Some of you will have heard this story before, but that whole work-stress-is-a-you-problem thing is something my Dad and I have chatted about a lot.

Dad was the chief financial officer of a large international company for 18 years. Retiring at age 65, he looked forward to more mountain biking, lazy coffees and time to indulge in his favourite hobbies. Even today, on the outside, Dad’s life retired life looks “just about perfect”.

The only problem, though, is he can’t shake off his years of intensity and stress at work. In his words, he feels the stress is still continually switched on, despite all his attempts to calm it. It frequently disturbs his sleep, which he finds compounds the problem, and it’s gradually reduced his resilience over time. He has had multiple medical tests… and the result? It’s the impact of years of stress on the body.

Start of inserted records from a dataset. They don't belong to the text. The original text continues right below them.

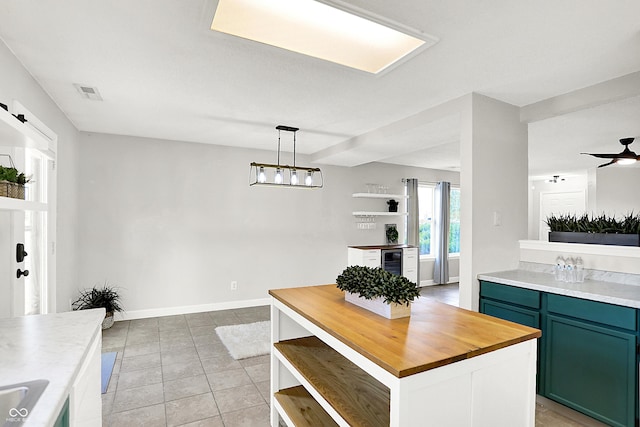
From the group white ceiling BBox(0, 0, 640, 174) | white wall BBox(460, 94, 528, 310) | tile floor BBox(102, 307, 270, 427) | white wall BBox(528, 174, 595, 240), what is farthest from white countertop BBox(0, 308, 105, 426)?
white wall BBox(528, 174, 595, 240)

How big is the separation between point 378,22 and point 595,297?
2261 mm

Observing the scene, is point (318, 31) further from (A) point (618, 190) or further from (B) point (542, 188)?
(B) point (542, 188)

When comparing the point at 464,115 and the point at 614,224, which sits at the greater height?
Result: the point at 464,115

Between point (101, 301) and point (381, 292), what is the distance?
403 centimetres

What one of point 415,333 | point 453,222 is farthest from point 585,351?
point 453,222

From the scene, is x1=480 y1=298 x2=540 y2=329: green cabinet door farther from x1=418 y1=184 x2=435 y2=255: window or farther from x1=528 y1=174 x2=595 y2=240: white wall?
x1=528 y1=174 x2=595 y2=240: white wall

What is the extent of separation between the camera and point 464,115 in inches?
117

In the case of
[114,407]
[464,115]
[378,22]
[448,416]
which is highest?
[378,22]

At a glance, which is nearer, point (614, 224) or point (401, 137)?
point (614, 224)

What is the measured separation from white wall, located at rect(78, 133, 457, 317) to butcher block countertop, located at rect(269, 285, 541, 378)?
347 centimetres

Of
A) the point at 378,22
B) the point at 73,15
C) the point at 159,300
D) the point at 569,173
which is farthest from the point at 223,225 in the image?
the point at 569,173

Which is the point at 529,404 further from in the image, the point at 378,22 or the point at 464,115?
the point at 464,115

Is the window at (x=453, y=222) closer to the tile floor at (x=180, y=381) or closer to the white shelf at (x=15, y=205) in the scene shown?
the tile floor at (x=180, y=381)

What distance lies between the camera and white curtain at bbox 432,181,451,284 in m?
7.18
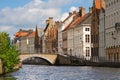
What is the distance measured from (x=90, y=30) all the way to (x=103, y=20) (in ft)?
31.3

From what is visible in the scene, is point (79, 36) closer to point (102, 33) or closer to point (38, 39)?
point (102, 33)

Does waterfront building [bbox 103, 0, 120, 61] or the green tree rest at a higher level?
waterfront building [bbox 103, 0, 120, 61]

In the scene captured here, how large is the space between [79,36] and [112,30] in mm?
22507

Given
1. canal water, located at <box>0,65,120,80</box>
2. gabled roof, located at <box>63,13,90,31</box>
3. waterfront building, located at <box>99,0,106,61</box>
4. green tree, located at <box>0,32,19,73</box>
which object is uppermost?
gabled roof, located at <box>63,13,90,31</box>

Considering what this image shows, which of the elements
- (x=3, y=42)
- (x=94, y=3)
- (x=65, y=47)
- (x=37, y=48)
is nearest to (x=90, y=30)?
(x=94, y=3)

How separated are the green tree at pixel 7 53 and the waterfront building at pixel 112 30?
76.8 feet

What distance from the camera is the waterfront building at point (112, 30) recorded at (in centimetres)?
8531

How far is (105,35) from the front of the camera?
9338 centimetres

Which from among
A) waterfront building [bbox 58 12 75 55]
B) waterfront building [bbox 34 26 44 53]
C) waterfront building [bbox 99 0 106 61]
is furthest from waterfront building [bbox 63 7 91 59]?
waterfront building [bbox 34 26 44 53]

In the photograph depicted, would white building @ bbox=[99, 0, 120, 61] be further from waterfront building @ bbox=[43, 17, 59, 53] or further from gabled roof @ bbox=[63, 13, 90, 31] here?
waterfront building @ bbox=[43, 17, 59, 53]

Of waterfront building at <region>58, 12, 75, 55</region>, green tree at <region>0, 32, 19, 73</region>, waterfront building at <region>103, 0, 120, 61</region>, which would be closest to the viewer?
green tree at <region>0, 32, 19, 73</region>

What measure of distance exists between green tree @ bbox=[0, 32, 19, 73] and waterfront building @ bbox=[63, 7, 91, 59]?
37.9 meters

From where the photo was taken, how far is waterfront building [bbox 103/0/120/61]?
85312 mm

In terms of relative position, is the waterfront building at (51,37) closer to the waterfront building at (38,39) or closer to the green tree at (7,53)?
the waterfront building at (38,39)
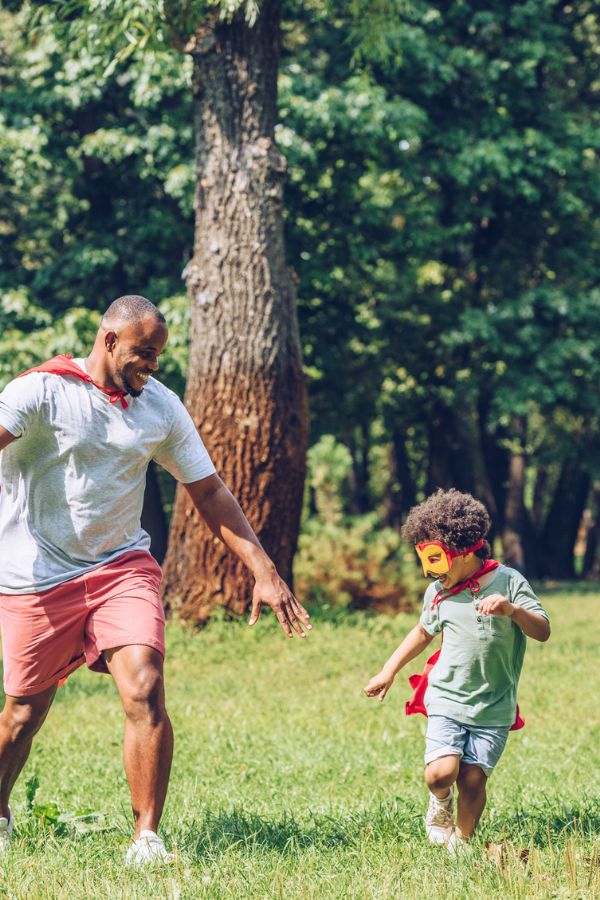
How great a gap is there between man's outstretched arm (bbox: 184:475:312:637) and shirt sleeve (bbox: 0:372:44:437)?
0.79 meters

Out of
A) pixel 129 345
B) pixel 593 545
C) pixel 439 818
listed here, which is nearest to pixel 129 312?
pixel 129 345

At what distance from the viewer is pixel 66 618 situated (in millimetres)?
4566

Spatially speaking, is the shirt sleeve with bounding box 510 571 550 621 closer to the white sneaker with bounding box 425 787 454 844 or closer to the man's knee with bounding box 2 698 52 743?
the white sneaker with bounding box 425 787 454 844

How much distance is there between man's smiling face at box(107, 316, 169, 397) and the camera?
4410 millimetres

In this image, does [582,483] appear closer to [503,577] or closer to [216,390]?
[216,390]

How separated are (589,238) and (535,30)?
3656mm

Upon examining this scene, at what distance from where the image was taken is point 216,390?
11211mm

In Dad’s day, particularly as a senior leader, stress was something you had to learn to manage. Sink or swim. It was entirely your problem to deal with.

But the evidence is in – and it’s something we’ve known for a while. Focusing on individual wellbeing initiatives alone doesn’t work. They don’t reduce high workloads, improve relations between managers and staff, reduce customer aggression, improve control and autonomy over work, or have any impact on any of the other major organisation-wide factors that truly impact wellbeing. 

We’re not saying don’t do individual initiatives – there is absolutely a place for those. However, doing the organisation-wide stuff is imperative if you truly want to shift the dial and make a difference.